> _To be done_:
Output the records verbatim, starting at the very beginning and continuing through the line that contains "7.81 meters", including that line. Omit the pictures.

> _Provided entries_:
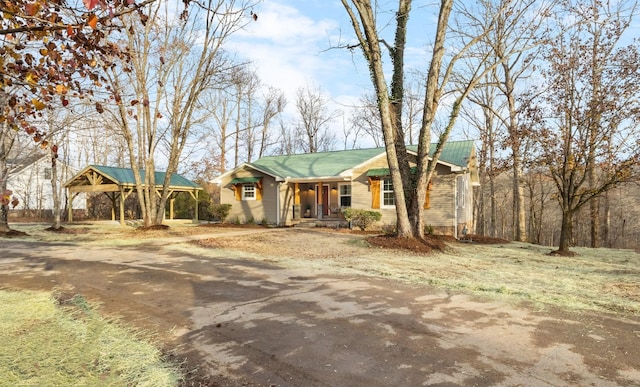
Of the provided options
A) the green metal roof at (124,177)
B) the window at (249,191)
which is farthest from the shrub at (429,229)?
the green metal roof at (124,177)

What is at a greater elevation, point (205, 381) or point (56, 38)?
point (56, 38)

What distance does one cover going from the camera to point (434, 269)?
7.81 meters

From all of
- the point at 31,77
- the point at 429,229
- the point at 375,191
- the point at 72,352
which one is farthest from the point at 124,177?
the point at 31,77

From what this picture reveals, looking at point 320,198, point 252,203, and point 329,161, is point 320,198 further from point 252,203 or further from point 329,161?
point 252,203

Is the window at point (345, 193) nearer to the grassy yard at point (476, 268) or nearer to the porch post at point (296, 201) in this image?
the porch post at point (296, 201)

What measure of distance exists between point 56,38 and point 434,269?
283 inches

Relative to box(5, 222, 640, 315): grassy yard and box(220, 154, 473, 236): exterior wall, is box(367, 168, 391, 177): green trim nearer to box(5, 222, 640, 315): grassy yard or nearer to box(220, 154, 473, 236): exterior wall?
box(220, 154, 473, 236): exterior wall

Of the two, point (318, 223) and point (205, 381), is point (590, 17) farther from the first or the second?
point (205, 381)

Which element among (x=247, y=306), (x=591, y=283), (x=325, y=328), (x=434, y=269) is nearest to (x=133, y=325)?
(x=247, y=306)

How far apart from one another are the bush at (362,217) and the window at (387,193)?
2.15 feet

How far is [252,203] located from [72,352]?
17933mm

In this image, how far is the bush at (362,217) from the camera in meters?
16.9

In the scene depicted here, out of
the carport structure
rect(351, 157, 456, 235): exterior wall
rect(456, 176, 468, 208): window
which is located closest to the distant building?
the carport structure

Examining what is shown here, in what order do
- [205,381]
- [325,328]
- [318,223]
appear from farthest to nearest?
[318,223] < [325,328] < [205,381]
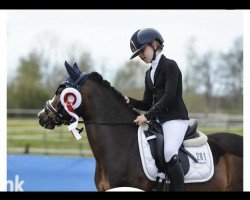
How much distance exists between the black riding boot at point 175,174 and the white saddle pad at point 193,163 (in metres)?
0.14

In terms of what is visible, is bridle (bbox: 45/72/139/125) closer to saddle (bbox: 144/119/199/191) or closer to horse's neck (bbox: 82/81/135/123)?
horse's neck (bbox: 82/81/135/123)

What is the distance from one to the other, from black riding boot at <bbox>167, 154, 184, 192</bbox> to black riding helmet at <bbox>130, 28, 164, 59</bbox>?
107cm

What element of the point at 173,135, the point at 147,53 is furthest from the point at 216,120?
the point at 173,135

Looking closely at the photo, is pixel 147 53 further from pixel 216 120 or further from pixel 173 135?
pixel 216 120

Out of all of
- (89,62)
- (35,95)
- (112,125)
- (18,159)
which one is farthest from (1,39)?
(35,95)

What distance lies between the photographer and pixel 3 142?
461 centimetres

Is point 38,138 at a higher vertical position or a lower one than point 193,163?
lower

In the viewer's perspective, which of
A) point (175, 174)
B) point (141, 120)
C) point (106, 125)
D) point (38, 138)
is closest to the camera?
point (175, 174)

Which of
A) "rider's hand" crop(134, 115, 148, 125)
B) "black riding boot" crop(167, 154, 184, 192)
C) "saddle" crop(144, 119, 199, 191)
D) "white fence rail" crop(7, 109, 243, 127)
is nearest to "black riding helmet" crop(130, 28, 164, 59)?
"rider's hand" crop(134, 115, 148, 125)

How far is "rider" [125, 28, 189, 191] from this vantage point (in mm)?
4242

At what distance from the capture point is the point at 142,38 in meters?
4.43

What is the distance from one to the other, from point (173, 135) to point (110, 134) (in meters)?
0.59
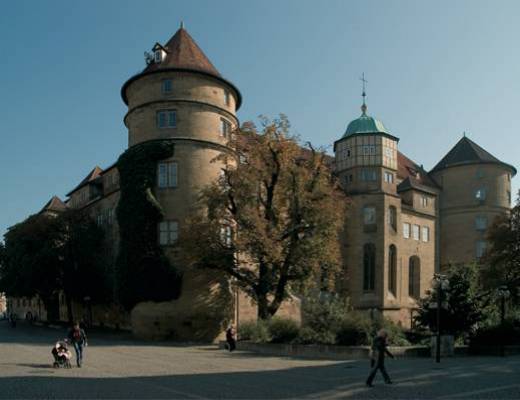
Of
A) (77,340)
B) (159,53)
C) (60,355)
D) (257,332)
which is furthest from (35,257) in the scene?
(60,355)

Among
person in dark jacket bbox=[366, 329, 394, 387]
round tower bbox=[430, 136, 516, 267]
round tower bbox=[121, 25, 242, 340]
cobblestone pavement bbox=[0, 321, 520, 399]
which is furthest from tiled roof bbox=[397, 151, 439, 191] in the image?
person in dark jacket bbox=[366, 329, 394, 387]

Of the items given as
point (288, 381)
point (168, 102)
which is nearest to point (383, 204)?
point (168, 102)

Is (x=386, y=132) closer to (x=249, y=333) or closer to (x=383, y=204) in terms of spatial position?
(x=383, y=204)

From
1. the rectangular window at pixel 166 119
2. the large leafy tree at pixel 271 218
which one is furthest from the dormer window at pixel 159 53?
the large leafy tree at pixel 271 218

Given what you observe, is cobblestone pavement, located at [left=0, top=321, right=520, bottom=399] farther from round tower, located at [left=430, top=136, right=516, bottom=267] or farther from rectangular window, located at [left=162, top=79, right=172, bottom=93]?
round tower, located at [left=430, top=136, right=516, bottom=267]

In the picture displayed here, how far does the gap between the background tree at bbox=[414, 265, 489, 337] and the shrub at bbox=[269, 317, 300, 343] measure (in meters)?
6.69

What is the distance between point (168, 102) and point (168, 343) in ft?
48.2

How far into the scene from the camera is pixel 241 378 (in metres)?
15.8

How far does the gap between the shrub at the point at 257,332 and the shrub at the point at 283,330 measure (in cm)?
25

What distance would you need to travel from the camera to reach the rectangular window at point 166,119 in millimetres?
34656

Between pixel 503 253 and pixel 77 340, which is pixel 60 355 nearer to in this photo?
pixel 77 340

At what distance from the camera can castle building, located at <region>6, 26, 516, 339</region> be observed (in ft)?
112

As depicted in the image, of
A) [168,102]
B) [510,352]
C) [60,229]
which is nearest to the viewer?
[510,352]

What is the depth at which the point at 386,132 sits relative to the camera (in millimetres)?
50312
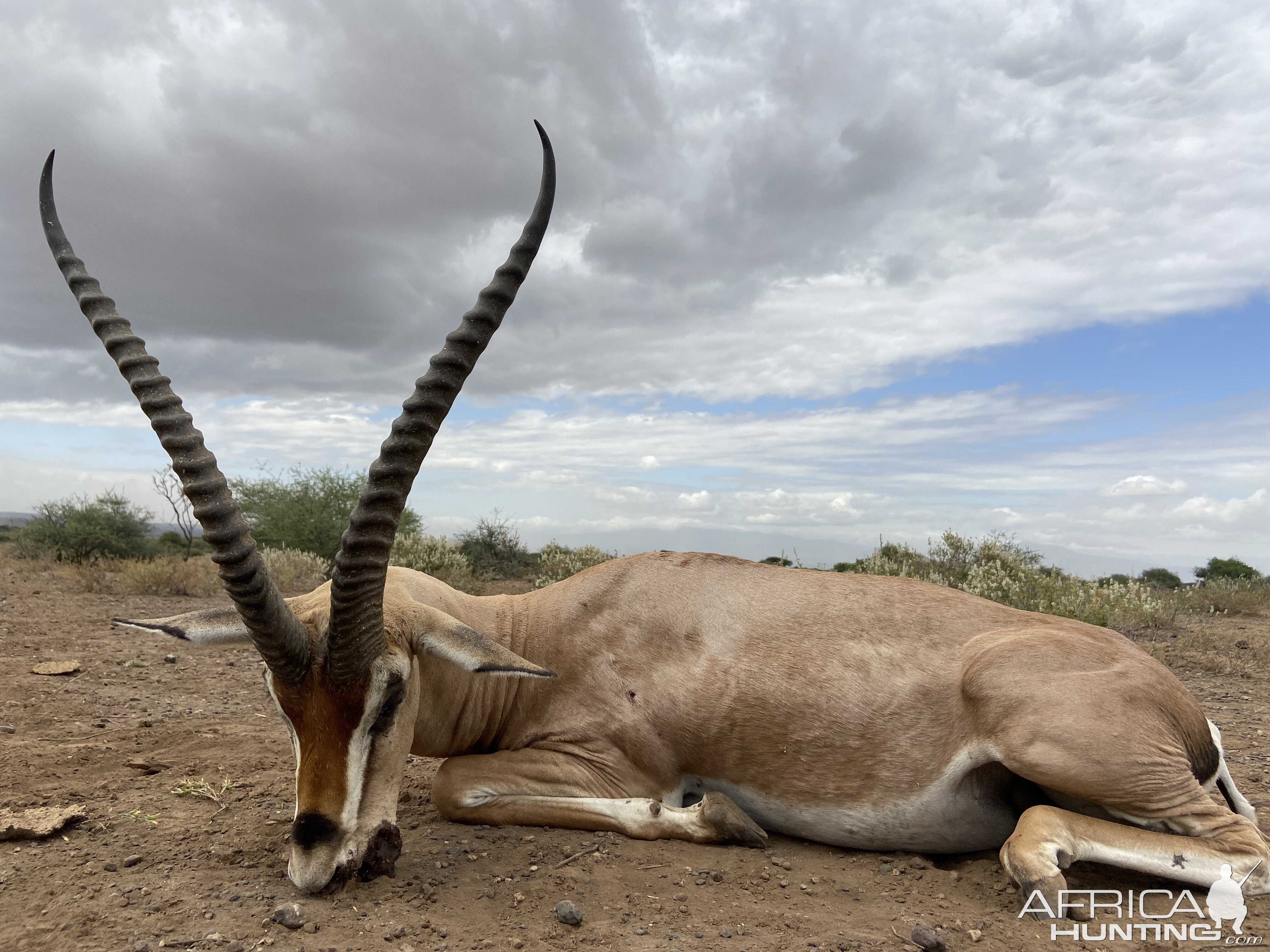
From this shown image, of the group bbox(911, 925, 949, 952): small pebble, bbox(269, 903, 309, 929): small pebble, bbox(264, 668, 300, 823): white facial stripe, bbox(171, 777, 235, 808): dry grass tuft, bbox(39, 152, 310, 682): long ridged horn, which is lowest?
bbox(171, 777, 235, 808): dry grass tuft

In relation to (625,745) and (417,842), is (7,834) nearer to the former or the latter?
(417,842)

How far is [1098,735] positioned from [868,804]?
4.07ft

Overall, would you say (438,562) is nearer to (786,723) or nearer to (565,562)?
(565,562)

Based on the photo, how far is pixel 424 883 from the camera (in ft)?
13.5

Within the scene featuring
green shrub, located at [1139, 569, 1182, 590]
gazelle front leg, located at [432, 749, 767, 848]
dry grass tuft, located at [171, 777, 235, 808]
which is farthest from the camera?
green shrub, located at [1139, 569, 1182, 590]

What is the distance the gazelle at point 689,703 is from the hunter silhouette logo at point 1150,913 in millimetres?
78

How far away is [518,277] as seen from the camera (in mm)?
4117

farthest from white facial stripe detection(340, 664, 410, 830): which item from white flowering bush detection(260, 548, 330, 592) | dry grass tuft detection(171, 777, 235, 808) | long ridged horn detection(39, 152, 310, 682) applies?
white flowering bush detection(260, 548, 330, 592)

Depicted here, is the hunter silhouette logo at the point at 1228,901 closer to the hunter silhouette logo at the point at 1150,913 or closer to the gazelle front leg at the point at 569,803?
the hunter silhouette logo at the point at 1150,913

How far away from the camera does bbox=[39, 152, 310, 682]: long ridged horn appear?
391 cm

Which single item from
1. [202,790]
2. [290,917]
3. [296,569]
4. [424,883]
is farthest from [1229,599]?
[296,569]

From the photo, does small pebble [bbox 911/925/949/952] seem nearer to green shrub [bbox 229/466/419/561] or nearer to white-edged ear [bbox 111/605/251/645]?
white-edged ear [bbox 111/605/251/645]

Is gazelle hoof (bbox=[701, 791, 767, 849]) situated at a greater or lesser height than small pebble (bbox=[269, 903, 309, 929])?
greater

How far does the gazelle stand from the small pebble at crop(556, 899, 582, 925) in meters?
0.86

> _The completed task_:
Of the provided options
A) the green metal roof at (124,177)
B) the window at (249,191)
which is farthest from the shrub at (429,229)?
the green metal roof at (124,177)

What is at a greater elevation, point (205, 381) or point (56, 38)?
point (56, 38)

What distance does one cover going from the camera to point (434, 269)?
7.81 meters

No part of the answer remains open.